The clock just hit 4 PM. It’s Friday and some colleagues have started packing up and heading to the pub. You will be doing the same soon to catch up with them. Out of the corner of your eye, you notice your boss walking towards your desk. Oh no, you have seen that look before and it’s not good. He needs something. You pretend to look at the monitor, but he’s there already.
Boss: “Hi, how are you?”
You: “I’m good, how are you?”
Boss: “Good thanks. Sooo … that report that you’ve been helping me with, the one for the executive submission, remember?”
You: “mmmh, sure, I know which one” – you say nonchalantly
Of course, you know what he’s talking about. You’ve been putting the last touches on the final report. It has consumed the better part of your last two weeks. The “report” is essentially a large submission paper for a large infrastructure project that your team has been working on. On behalf of your team, you are seeking approval for a large capital expenditure. Once this gets the green light, a big project will be stood up and ran for the next couple of years.
Over the past few months, you have been consulting with all stakeholders. You have developed a massive spreadsheet with all the modelling associated with the project. It includes assumptions, inputs for everyone, financial and technical models, projections, budgets, asset lists, etcetera. Alongside this, you have also been putting together a written paper which follows a specific template. It articulates the need for the investment, all the options, the budgets, the risks, the expected outcomes and a final recommendation. It was a lot of work making sure all the numbers align with each other. Last but not least, with the help of the team you’ve been polishing a presentation that will help your boss explain everything on the day of the meeting, which is next week by the way. It’s a few slides and everyone has done their best to make sure the main messages come through and are clear.

**ENTRIES**

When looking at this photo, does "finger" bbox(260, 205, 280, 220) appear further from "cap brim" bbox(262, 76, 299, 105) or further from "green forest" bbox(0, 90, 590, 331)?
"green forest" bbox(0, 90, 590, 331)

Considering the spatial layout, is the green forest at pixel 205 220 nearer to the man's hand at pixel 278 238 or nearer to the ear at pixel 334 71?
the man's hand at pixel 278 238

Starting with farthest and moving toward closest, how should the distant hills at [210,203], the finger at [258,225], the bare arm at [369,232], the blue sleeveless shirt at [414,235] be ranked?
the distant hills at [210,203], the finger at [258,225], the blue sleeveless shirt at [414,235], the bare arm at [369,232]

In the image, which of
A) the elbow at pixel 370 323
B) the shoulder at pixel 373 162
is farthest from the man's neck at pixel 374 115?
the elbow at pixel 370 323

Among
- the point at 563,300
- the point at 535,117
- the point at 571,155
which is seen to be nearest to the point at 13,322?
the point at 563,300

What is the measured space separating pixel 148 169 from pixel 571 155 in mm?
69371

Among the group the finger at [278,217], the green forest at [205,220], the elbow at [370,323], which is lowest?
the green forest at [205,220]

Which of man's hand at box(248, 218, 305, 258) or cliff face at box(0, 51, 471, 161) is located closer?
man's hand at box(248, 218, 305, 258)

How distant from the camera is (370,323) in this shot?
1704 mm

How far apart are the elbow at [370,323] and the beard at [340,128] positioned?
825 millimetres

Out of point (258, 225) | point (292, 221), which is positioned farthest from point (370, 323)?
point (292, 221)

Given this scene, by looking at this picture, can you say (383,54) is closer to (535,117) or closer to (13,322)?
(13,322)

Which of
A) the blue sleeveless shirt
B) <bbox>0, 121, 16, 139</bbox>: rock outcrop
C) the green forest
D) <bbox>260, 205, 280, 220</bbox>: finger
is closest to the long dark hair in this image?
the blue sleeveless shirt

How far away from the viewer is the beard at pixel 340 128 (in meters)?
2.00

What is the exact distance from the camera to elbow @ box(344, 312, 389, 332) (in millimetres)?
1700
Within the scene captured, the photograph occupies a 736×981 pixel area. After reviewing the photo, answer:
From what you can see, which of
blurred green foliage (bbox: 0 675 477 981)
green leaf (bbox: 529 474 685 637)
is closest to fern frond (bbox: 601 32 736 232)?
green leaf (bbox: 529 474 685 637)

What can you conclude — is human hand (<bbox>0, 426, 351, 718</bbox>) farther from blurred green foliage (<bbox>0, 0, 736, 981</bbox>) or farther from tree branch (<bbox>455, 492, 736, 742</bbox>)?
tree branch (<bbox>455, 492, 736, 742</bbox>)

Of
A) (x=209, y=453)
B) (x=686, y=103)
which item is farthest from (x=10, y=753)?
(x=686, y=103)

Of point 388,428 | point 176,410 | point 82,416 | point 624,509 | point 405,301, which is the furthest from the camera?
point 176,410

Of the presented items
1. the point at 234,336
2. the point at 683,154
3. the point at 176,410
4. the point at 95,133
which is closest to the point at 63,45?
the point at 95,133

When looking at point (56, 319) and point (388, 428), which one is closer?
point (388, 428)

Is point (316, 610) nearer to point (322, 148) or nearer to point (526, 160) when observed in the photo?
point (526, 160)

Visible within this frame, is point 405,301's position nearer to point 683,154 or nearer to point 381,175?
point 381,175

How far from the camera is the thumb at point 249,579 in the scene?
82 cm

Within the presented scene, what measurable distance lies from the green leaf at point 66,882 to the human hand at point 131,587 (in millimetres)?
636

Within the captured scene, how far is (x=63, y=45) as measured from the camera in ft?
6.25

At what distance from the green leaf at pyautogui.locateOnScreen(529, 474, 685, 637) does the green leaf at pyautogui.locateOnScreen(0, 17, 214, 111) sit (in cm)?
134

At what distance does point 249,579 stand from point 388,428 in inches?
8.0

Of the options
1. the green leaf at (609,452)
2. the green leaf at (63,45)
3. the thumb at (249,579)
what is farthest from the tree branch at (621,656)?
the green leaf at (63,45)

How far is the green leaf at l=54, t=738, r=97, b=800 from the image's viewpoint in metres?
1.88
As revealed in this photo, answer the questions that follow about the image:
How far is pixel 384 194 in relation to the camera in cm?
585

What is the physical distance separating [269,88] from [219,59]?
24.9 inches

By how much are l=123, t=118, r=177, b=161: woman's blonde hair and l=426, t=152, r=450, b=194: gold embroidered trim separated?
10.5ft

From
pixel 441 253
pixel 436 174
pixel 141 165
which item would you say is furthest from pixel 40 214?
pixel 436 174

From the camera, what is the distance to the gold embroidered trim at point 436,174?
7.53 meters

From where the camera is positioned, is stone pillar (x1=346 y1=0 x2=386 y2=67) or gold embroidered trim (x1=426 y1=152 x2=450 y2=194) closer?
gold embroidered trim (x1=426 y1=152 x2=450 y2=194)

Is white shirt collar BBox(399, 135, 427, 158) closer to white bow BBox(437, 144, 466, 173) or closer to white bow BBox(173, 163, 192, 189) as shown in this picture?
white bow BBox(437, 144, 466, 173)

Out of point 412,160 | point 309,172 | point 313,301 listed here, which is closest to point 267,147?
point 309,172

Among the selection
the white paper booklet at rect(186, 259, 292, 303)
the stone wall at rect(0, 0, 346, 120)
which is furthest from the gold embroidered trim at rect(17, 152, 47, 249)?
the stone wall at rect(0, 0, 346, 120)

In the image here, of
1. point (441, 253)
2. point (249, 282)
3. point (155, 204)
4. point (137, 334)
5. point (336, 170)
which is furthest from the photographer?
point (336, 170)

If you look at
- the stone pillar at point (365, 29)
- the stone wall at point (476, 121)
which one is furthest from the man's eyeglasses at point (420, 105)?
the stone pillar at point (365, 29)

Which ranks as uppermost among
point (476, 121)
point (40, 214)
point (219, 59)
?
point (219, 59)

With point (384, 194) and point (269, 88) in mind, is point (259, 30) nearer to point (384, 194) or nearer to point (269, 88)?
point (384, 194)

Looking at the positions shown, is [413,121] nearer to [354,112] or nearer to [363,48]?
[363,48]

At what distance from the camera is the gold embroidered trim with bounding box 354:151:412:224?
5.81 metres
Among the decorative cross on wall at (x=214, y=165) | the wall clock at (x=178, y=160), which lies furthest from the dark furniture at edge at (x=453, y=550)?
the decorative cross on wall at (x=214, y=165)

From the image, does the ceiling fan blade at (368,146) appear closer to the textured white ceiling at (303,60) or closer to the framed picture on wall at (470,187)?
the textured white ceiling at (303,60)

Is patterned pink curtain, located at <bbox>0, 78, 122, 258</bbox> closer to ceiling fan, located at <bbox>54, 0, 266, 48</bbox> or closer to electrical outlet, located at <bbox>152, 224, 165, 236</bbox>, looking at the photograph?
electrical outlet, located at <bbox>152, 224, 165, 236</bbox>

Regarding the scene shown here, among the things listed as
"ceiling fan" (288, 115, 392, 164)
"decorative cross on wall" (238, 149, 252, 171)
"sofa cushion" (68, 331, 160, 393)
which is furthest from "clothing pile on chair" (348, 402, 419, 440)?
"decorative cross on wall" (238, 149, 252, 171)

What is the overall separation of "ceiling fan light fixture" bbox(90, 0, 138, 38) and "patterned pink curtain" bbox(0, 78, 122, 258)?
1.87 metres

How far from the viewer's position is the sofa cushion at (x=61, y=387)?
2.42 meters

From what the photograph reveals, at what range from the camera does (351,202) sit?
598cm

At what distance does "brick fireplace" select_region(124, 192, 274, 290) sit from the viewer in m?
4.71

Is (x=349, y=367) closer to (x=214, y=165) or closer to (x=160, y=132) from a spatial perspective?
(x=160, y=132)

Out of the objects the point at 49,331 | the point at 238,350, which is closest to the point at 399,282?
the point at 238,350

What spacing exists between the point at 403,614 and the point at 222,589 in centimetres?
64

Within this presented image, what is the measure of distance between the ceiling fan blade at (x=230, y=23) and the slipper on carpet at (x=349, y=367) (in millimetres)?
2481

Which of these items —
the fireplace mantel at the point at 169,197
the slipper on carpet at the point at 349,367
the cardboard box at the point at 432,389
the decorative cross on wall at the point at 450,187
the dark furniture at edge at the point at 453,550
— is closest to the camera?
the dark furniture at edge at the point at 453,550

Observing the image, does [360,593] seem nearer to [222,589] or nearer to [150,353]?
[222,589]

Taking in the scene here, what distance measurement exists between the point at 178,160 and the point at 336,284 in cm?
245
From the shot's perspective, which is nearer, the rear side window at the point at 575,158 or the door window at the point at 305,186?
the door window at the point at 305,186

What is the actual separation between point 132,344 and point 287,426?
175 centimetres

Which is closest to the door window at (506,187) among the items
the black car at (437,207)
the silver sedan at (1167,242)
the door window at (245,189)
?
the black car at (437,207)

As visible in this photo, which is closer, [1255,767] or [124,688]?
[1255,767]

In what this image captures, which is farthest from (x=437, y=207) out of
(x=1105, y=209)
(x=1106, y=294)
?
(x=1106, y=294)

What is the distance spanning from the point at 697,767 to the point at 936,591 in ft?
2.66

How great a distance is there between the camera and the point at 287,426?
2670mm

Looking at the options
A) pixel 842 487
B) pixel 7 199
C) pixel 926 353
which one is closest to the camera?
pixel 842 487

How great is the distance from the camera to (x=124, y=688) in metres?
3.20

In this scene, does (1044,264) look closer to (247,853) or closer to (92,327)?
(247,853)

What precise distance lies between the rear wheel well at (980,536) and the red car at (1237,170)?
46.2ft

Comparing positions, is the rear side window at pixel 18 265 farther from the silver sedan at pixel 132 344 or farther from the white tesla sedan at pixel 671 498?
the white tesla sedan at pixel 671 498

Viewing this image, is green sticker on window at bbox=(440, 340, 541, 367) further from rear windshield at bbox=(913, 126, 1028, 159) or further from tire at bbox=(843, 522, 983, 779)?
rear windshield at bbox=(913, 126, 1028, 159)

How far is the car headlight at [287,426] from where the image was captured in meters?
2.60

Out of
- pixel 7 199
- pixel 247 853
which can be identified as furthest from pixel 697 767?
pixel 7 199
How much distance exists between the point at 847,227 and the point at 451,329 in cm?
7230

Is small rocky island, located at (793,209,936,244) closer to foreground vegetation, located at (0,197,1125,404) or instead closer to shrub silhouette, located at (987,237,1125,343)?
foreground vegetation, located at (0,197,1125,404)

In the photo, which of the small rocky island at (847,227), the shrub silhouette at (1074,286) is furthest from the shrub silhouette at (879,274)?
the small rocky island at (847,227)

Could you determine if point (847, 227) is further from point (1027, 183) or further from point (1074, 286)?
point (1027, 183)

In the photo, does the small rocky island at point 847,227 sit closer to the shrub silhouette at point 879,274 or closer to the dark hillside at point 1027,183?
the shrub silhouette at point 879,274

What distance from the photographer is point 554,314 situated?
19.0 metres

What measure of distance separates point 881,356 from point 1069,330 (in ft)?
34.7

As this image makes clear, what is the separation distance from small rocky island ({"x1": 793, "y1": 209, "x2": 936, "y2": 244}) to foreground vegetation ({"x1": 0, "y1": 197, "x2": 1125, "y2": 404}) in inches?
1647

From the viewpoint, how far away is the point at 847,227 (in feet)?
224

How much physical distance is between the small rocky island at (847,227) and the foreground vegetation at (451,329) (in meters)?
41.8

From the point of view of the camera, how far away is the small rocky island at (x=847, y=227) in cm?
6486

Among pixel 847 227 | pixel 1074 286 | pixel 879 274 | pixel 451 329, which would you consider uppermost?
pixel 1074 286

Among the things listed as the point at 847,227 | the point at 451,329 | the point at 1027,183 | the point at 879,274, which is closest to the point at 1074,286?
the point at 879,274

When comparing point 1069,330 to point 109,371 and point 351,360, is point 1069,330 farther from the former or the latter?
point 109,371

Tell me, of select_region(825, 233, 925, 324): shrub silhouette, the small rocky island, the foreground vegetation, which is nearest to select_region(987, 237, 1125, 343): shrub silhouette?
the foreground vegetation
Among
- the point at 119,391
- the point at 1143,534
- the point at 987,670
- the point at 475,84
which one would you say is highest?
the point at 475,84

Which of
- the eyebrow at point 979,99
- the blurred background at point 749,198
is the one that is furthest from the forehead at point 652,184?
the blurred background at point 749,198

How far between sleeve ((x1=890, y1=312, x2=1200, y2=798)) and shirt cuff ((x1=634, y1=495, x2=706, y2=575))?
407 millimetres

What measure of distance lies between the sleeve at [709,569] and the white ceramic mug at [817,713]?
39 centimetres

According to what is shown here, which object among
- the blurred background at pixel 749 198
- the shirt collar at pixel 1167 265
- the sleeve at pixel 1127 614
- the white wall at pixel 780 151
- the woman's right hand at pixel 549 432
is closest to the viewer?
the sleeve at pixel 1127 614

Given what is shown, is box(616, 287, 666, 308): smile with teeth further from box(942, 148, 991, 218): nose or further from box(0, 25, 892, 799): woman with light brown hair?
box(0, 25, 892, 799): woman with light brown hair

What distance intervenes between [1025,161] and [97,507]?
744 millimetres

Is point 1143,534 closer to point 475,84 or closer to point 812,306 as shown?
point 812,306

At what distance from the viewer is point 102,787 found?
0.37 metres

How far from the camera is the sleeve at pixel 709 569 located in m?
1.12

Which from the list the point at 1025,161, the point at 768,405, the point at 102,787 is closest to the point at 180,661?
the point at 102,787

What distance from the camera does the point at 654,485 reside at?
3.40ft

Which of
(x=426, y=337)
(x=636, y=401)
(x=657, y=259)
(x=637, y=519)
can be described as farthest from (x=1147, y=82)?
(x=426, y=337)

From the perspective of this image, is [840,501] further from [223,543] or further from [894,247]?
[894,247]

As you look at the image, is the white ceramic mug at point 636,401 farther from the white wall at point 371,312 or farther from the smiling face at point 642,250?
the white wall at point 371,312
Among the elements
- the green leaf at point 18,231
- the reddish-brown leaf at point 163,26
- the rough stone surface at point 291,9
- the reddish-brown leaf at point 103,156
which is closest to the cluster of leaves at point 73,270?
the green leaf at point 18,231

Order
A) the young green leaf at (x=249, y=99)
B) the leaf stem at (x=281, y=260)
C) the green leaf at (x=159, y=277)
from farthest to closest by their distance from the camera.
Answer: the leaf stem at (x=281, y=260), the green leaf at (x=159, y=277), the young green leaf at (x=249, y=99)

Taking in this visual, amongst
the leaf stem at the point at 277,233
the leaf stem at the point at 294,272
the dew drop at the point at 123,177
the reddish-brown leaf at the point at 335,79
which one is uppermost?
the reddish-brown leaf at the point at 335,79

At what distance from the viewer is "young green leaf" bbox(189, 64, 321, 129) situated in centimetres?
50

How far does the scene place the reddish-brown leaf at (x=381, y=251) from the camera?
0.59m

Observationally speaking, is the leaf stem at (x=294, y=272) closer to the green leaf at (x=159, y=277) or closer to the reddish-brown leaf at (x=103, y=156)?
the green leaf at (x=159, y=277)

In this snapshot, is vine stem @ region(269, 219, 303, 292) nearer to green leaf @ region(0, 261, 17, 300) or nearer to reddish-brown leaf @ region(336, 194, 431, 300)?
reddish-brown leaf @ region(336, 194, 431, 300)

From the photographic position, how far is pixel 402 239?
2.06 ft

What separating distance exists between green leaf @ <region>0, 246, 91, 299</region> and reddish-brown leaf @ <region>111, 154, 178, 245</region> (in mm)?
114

**SET TASK**
According to the passage about the Friday afternoon report, how much of your time has the final report consumed?

**RESULT OF THE TASK**
The better part of your last two weeks.